Trigger points

I’m feeling frustrated, maybe even a mix of sad and angry. 

I have this beautiful body and cannot share it with anyone, because of heartbreak & trauma. 

It isn’t the first time that I’ve felt this way. For several years now I’ve often felt that I’m wasting my “golden years”, wasting the best years of my life unable to share them intimately with someone because of my trauma and/or incapacity to get close or let go or let someone in. Since coming into my non-binary transmasculine self, though, I have on the one hand felt much better, happier, more aligned, more whole with & within myself; but on the other hand also more frustrated, more sad and angry, for this impossibility of sharing all this beauty — this gorgeous body, blossoming at last, that won’t be this beautiful for much longer, given my age — with someone intimate, in physical/sexual intimacy. 

Today the frustration, sadness and anger are more intense. 

Something triggered me in the physical therapy session for my hip yesterday. I’m not sure what it was exactly, but something triggered some delicate or vulnerable spot(s) in me. I felt it immediately yesterday and, in fact, I cried at the moment and felt a little discombobulated for a couple hours afterwards. Then, this morning, as I slowly woke up earlier than usual, I had two very intense and vivid but almost contradictory feelings, physical feelings: on the one hand, I longed for physical & sexual contact with my European genderqueer ex-lover, I physically yearned to feel their touch on my body; on the other, I realized I don’t want to be touched by anyone else for now. But that “not wanting to be touched” was a more intense & clear feeling than I ever remember having at a physical level: it was a physical “NO”. 

In reality, I wouldn’t mind — I would actually like — to sleep again with my non-binary friend with whom I slept in California at the beginning of June, a dear friend with whom there was also some romance a year & a half ago and with whom there still is affection & love now. I would be happy to cuddle or snuggle with them, maybe have some gentle sex with them. And I enjoy and feel nurtured by the affectionate, tight hugs I exchange with half a dozen of very close & trusted friends here (queer friends or climbing buddies, or both). 

But that’s the extent of what I want, of what I can take for now.

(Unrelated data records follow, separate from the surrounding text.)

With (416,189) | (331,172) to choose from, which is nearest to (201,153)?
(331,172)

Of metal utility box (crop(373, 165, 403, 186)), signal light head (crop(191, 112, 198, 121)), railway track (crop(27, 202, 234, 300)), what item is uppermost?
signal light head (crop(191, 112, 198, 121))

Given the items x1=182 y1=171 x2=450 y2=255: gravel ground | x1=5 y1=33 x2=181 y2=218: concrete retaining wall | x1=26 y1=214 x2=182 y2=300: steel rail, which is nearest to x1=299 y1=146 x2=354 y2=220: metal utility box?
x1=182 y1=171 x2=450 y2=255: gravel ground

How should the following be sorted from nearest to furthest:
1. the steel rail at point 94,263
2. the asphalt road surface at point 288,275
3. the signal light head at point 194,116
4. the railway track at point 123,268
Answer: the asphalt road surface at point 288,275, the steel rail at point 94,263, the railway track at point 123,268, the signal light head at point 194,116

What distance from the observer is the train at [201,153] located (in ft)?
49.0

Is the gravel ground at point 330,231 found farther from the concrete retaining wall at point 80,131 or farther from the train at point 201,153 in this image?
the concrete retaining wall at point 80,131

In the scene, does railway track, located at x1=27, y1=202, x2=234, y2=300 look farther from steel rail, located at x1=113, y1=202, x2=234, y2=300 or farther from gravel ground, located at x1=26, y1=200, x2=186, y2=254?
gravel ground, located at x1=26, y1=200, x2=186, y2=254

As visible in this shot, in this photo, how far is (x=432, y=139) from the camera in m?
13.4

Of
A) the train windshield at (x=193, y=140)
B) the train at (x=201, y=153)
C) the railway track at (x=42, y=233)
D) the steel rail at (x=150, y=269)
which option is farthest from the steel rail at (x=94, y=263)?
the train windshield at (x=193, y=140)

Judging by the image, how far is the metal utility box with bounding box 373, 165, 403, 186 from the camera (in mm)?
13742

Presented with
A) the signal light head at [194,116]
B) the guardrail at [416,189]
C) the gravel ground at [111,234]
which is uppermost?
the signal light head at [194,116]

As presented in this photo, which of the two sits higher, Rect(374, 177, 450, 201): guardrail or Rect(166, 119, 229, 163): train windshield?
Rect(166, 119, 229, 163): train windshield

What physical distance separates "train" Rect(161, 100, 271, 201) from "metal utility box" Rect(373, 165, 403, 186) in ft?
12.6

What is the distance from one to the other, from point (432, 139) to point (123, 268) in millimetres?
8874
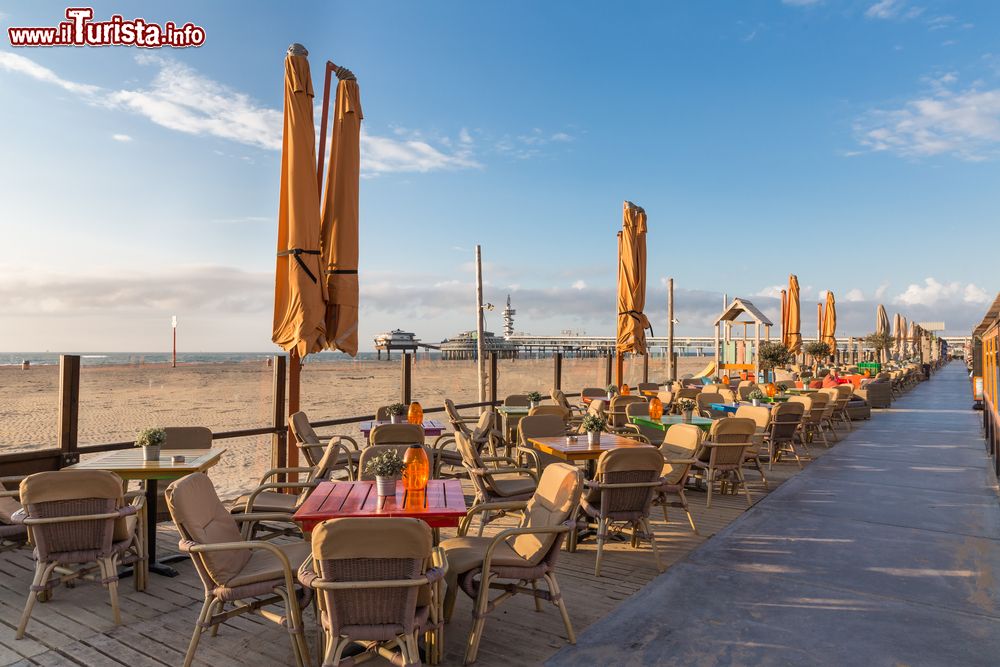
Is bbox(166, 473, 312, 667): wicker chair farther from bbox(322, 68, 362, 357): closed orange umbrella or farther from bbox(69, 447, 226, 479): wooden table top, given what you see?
bbox(322, 68, 362, 357): closed orange umbrella

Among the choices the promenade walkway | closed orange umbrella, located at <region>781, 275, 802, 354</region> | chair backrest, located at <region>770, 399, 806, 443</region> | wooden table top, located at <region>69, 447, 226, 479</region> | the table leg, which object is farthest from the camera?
closed orange umbrella, located at <region>781, 275, 802, 354</region>

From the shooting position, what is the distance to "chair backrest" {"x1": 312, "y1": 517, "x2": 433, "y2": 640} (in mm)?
2273

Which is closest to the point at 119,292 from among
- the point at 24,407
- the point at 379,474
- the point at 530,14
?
the point at 24,407

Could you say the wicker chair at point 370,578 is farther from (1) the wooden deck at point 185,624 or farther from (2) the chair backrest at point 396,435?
(2) the chair backrest at point 396,435

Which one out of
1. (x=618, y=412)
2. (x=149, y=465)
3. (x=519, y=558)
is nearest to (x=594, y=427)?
(x=519, y=558)

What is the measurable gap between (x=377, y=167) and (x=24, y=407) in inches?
728

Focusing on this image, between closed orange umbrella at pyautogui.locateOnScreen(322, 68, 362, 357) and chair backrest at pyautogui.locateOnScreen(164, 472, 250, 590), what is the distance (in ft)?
7.34

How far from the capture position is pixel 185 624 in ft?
10.8

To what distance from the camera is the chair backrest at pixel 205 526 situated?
2674mm

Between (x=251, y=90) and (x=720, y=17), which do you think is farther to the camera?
(x=720, y=17)

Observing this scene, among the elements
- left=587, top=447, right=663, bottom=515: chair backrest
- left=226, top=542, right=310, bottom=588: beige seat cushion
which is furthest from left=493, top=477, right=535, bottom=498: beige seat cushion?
left=226, top=542, right=310, bottom=588: beige seat cushion

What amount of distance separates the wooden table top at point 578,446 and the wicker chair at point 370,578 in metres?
2.36

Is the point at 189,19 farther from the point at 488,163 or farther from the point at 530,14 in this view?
the point at 488,163

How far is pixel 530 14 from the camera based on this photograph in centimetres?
1150
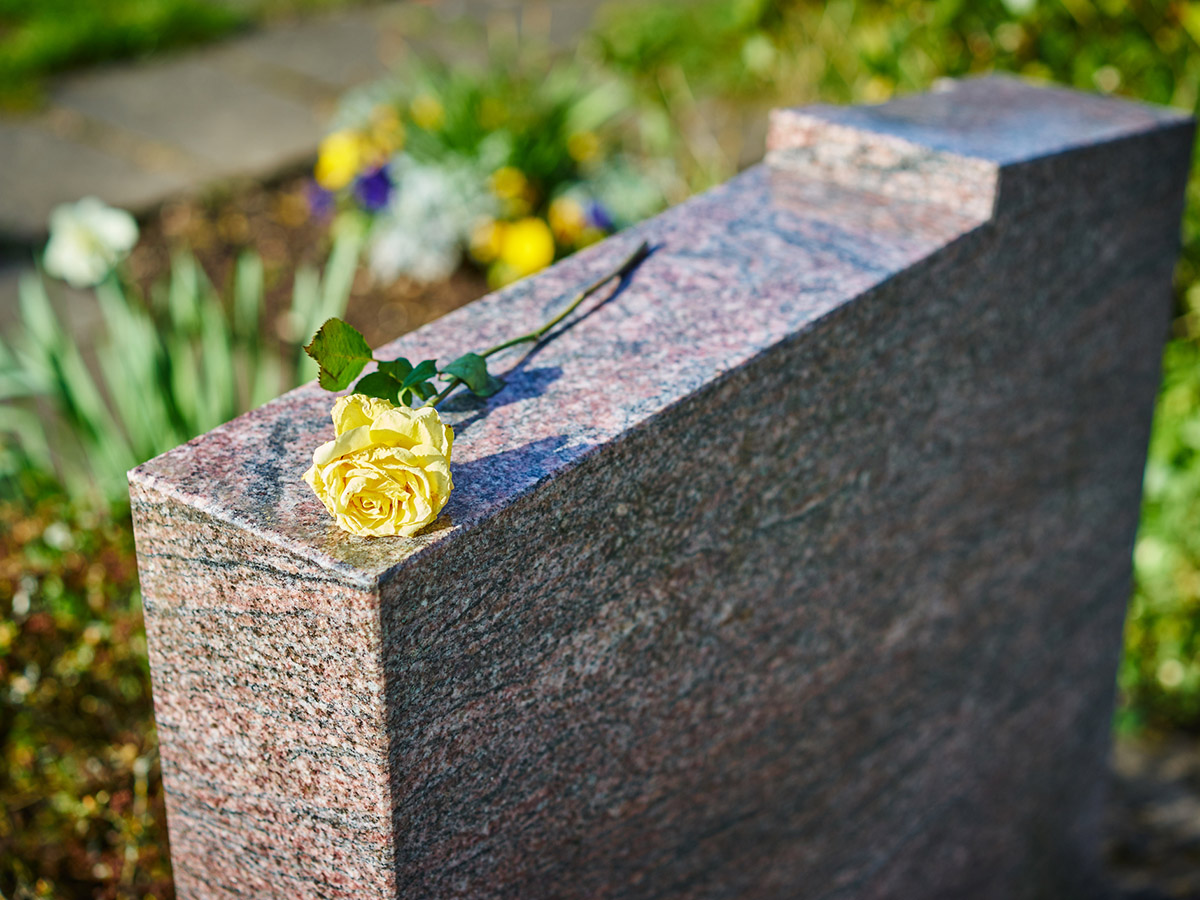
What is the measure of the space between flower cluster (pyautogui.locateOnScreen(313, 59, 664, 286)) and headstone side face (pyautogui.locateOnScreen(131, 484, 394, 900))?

The idea of dating, of letting anyone else close(r) in any way feels terrifying to me now, like a huge bodily “NO”. 

But this also seems like such a waste, as I want to enjoy this gorgeous body and I long for it to be seen now that it feels “right” at last… 

How do I solve this frustrating conundrum? And where are its roots? 

What are these trigger points? And what do they mean, or where do they come from?